Page excerpt:

···

With the dark and enchanting animated parable “Isle of Dogs,” Wes Anderson raises his little personal world to new, finely detailed heights. Not just in terms of his idiosyncratic approach to soundtracks, or those gorgeous sets that resemble exquisite, meticulous dioramas. His latest film lifts his favorite tone of whimsical kids’ adventure to levels of maturity and skepticism that enrich his unmistakable vision, taking us to a world both strange and strangely familiar.
This is a film about dogs. Except it’s really about underdogs. It’s about the kinds of kingdoms that are created in a child’s imagination — apart from sections that seem to have fallen out of the headlines or books about unpleasant history. It is about commitment and friendship and courage, but with major moments of violence and filth and puke and profanity.

···

Entries taken from a collection:

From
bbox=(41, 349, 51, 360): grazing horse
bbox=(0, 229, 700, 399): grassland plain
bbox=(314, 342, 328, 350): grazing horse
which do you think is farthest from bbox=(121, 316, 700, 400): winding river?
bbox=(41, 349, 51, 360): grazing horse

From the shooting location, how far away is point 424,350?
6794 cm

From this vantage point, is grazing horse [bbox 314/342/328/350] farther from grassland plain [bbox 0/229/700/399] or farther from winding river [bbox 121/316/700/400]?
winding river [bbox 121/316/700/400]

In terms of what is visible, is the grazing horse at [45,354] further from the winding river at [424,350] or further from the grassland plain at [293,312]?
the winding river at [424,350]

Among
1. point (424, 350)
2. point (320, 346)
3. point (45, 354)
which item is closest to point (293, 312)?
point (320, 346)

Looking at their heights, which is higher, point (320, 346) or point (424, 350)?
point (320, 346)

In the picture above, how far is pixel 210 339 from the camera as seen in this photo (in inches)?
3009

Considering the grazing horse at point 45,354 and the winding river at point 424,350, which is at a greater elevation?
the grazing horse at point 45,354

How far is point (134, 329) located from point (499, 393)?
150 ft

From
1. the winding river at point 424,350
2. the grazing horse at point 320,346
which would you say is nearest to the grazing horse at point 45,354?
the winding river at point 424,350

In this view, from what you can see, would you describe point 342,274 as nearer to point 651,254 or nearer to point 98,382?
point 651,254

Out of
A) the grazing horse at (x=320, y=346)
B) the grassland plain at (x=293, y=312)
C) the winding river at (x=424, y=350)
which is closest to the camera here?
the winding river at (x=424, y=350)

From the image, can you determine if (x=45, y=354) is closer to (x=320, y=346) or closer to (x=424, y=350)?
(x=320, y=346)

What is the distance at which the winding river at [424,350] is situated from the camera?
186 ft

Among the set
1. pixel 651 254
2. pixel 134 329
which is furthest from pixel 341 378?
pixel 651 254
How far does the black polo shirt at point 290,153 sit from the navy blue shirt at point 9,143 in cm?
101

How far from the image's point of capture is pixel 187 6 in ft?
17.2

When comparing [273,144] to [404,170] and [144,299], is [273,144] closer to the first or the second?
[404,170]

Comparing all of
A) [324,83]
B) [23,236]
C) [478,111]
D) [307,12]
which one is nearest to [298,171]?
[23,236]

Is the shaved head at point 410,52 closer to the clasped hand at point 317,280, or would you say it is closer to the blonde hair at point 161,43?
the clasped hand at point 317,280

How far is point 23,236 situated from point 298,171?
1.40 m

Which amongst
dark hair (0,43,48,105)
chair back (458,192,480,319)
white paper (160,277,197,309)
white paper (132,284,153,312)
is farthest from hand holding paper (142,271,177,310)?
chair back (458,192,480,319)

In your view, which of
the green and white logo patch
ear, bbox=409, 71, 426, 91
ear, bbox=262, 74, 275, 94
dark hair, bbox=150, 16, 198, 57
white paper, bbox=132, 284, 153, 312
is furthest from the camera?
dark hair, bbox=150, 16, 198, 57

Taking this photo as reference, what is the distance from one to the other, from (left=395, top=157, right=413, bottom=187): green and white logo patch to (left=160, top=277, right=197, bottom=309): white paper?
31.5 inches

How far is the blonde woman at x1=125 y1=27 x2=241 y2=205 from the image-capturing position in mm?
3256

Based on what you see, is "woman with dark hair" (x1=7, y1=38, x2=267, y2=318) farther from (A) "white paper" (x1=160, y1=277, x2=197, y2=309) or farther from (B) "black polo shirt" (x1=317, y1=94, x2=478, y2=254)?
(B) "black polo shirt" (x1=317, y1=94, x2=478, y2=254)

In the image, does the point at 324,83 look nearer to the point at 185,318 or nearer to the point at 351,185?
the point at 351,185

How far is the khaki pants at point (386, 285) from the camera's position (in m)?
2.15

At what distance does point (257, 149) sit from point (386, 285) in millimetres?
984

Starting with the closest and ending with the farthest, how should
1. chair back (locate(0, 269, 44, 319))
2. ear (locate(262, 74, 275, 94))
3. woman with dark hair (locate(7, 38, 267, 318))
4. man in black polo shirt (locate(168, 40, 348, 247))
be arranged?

···

Exercise requirements:
a) In the film review, write out the stretch from "With the dark" through "puke and profanity." again, switching "friendship" to "loyalty".
b) Transcribe the stretch of the entries from the line that contains "Taking this photo" through the end of the entries.
The entries have no connection to the film review.

Exercise results:
a)
With the dark and enchanting animated parable “Isle of Dogs,” Wes Anderson raises his little personal world to new, finely detailed heights. Not just in terms of his idiosyncratic approach to soundtracks, or those gorgeous sets that resemble exquisite, meticulous dioramas. His latest film lifts his favorite tone of whimsical kids’ adventure to levels of maturity and skepticism that enrich his unmistakable vision, taking us to a world both strange and strangely familiar.
This is a film about dogs. Except it’s really about underdogs. It’s about the kinds of kingdoms that are created in a child’s imagination — apart from sections that seem to have fallen out of the headlines or books about unpleasant history. It is about commitment and loyalty and courage, but with major moments of violence and filth and puke and profanity.

b)
Taking this photo as reference, what is the distance from one to the other, from (left=395, top=157, right=413, bottom=187): green and white logo patch to (left=160, top=277, right=197, bottom=309): white paper?
31.5 inches

How far is the blonde woman at x1=125 y1=27 x2=241 y2=205 from the image-capturing position in mm?
3256

Based on what you see, is "woman with dark hair" (x1=7, y1=38, x2=267, y2=318) farther from (A) "white paper" (x1=160, y1=277, x2=197, y2=309) or farther from (B) "black polo shirt" (x1=317, y1=94, x2=478, y2=254)?
(B) "black polo shirt" (x1=317, y1=94, x2=478, y2=254)

In the image, does the point at 324,83 look nearer to the point at 185,318 or nearer to the point at 351,185?
the point at 351,185

How far is the khaki pants at point (386, 285) from the camera's position (in m)?
2.15

At what distance does point (257, 149) sit from point (386, 285) in millimetres?
984

Starting with the closest and ending with the farthest, how should
1. chair back (locate(0, 269, 44, 319))
2. ear (locate(262, 74, 275, 94))
3. woman with dark hair (locate(7, 38, 267, 318))
4. man in black polo shirt (locate(168, 40, 348, 247))
be arranged?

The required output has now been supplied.